Was William Bury Delusional?

William Bury committed a murder that can be linked to the Jack the Ripper murders through signature analysis.  Two chalked messages, apparently written by Bury, were found at the back of his residence in Dundee, “Jack Ripper is in this seller” and “Jack Ri(p)per is at the back of this door.”  When executioner James Berry visited Bury in his cell, he indicated that Bury “talked as if he thought himself to be one who stood head and shoulders above every other criminal who had passed through my hands.”  Is it possible that William Bury was simply mentally ill and was suffering from a delusion that he was Jack the Ripper?  Let’s review the evidence.
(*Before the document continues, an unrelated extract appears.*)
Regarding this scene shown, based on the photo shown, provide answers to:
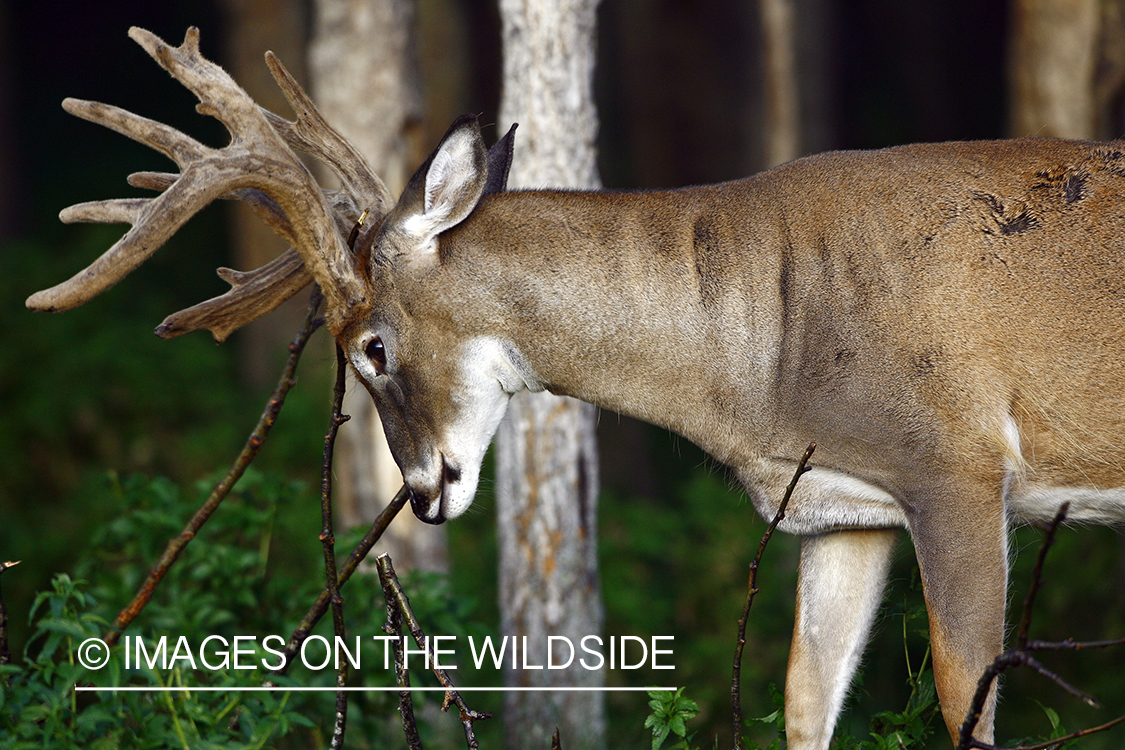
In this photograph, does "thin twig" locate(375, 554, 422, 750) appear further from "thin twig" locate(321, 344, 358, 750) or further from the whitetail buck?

At Bury’s trial in Dundee, numerous people provided testimony regarding their experiences with Bury, both prior to and following Ellen Bury’s murder.  None of them stated anything which would suggest that Bury imagined himself to be Jack the Ripper.  When Jack the Ripper was mentioned by Marjory Smith and David Walker in conversations with Bury in Dundee, Bury avoided the subject.  To Smith he said “I do not know so much about that,” which shows that he was not delusional, while to Walker he apparently said nothing at all.

There are some newspaper articles which claim that Bury either confessed or attempted to confess to the Ripper murders following his arrest.  One newspaper article includes a quote from a senior official at Scotland Yard in which the official remarks that Bury “talks in a rambling incoherent way about the being the author of the London horrors.”  But newspaper articles at the time often included exaggerations, fictions or incorrect information, and even if Bury had attempted to confess to the Whitechapel murders, that would not necessarily mean that he was caught up in a delusion that he was the Ripper.  After Bury had been sentenced to death, and prior to his execution, he would have been under close daily observation, but there appears to be nothing in the accounts of his behavior during this period which would suggest that he was absorbed in a fantasy that he was the Whitechapel murderer.

What ends the matter completely, however, is something that Bury himself said.  At Bury’s trial, Lt. James Parr, who spoke to Bury at the Dundee police station where Bury reported Ellen’s death, testified that Bury told him that he feared “he would be apprehended as Jack the Ripper.”  This clearly indicates that Bury was not suffering from a delusion that he himself was Jack the Ripper.